Task to carry out
Set the whole listing down again without deviation.
*** Given records ***
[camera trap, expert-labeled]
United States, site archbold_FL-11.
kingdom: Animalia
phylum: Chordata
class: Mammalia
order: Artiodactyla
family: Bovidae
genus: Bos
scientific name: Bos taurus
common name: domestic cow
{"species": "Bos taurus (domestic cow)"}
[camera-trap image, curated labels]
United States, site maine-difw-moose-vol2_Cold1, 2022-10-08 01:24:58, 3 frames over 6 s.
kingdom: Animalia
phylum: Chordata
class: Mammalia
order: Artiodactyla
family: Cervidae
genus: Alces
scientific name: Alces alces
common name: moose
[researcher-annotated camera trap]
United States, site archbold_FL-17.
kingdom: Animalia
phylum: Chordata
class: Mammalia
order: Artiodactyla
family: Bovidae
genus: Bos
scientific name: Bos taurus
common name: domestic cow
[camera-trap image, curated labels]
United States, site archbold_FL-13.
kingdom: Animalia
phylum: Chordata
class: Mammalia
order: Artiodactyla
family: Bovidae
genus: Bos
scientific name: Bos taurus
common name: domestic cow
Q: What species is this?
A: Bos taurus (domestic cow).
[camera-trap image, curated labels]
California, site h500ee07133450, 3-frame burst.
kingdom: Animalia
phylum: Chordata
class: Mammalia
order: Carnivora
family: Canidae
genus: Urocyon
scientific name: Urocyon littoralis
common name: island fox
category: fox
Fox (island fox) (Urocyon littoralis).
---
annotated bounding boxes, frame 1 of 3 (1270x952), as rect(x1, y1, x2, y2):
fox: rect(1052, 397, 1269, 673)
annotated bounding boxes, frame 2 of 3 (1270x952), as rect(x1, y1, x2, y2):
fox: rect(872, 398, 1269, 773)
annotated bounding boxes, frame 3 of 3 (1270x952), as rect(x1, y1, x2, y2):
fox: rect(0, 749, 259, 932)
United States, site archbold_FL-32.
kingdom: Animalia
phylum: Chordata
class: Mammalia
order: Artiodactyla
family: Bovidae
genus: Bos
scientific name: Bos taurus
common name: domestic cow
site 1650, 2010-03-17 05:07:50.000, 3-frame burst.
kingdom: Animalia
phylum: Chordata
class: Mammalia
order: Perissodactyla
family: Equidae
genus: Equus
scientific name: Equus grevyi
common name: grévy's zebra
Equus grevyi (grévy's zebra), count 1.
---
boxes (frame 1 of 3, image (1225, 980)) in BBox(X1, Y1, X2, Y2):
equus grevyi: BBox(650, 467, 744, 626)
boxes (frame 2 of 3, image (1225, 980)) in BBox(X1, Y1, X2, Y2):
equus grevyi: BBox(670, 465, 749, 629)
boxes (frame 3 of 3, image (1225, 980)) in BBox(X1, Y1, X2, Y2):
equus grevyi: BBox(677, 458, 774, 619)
*** End of Given records ***
Exercise result
[camera trap, expert-labeled]
United States, site archbold_FL-11.
kingdom: Animalia
phylum: Chordata
class: Mammalia
order: Artiodactyla
family: Bovidae
genus: Bos
scientific name: Bos taurus
common name: domestic cow
{"species": "Bos taurus (domestic cow)"}
[camera-trap image, curated labels]
United States, site maine-difw-moose-vol2_Cold1, 2022-10-08 01:24:58, 3 frames over 6 s.
kingdom: Animalia
phylum: Chordata
class: Mammalia
order: Artiodactyla
family: Cervidae
genus: Alces
scientific name: Alces alces
common name: moose
[researcher-annotated camera trap]
United States, site archbold_FL-17.
kingdom: Animalia
phylum: Chordata
class: Mammalia
order: Artiodactyla
family: Bovidae
genus: Bos
scientific name: Bos taurus
common name: domestic cow
[camera-trap image, curated labels]
United States, site archbold_FL-13.
kingdom: Animalia
phylum: Chordata
class: Mammalia
order: Artiodactyla
family: Bovidae
genus: Bos
scientific name: Bos taurus
common name: domestic cow
Q: What species is this?
A: Bos taurus (domestic cow).
[camera-trap image, curated labels]
California, site h500ee07133450, 3-frame burst.
kingdom: Animalia
phylum: Chordata
class: Mammalia
order: Carnivora
family: Canidae
genus: Urocyon
scientific name: Urocyon littoralis
common name: island fox
category: fox
Fox (island fox) (Urocyon littoralis).
---
annotated bounding boxes, frame 1 of 3 (1270x952), as rect(x1, y1, x2, y2):
fox: rect(1052, 397, 1269, 673)
annotated bounding boxes, frame 2 of 3 (1270x952), as rect(x1, y1, x2, y2):
fox: rect(872, 398, 1269, 773)
annotated bounding boxes, frame 3 of 3 (1270x952), as rect(x1, y1, x2, y2):
fox: rect(0, 749, 259, 932)
United States, site archbold_FL-32.
kingdom: Animalia
phylum: Chordata
class: Mammalia
order: Artiodactyla
family: Bovidae
genus: Bos
scientific name: Bos taurus
common name: domestic cow
site 1650, 2010-03-17 05:07:50.000, 3-frame burst.
kingdom: Animalia
phylum: Chordata
class: Mammalia
order: Perissodactyla
family: Equidae
genus: Equus
scientific name: Equus grevyi
common name: grévy's zebra
Equus grevyi (grévy's zebra), count 1.
---
boxes (frame 1 of 3, image (1225, 980)) in BBox(X1, Y1, X2, Y2):
equus grevyi: BBox(650, 467, 744, 626)
boxes (frame 2 of 3, image (1225, 980)) in BBox(X1, Y1, X2, Y2):
equus grevyi: BBox(670, 465, 749, 629)
boxes (frame 3 of 3, image (1225, 980)) in BBox(X1, Y1, X2, Y2):
equus grevyi: BBox(677, 458, 774, 619)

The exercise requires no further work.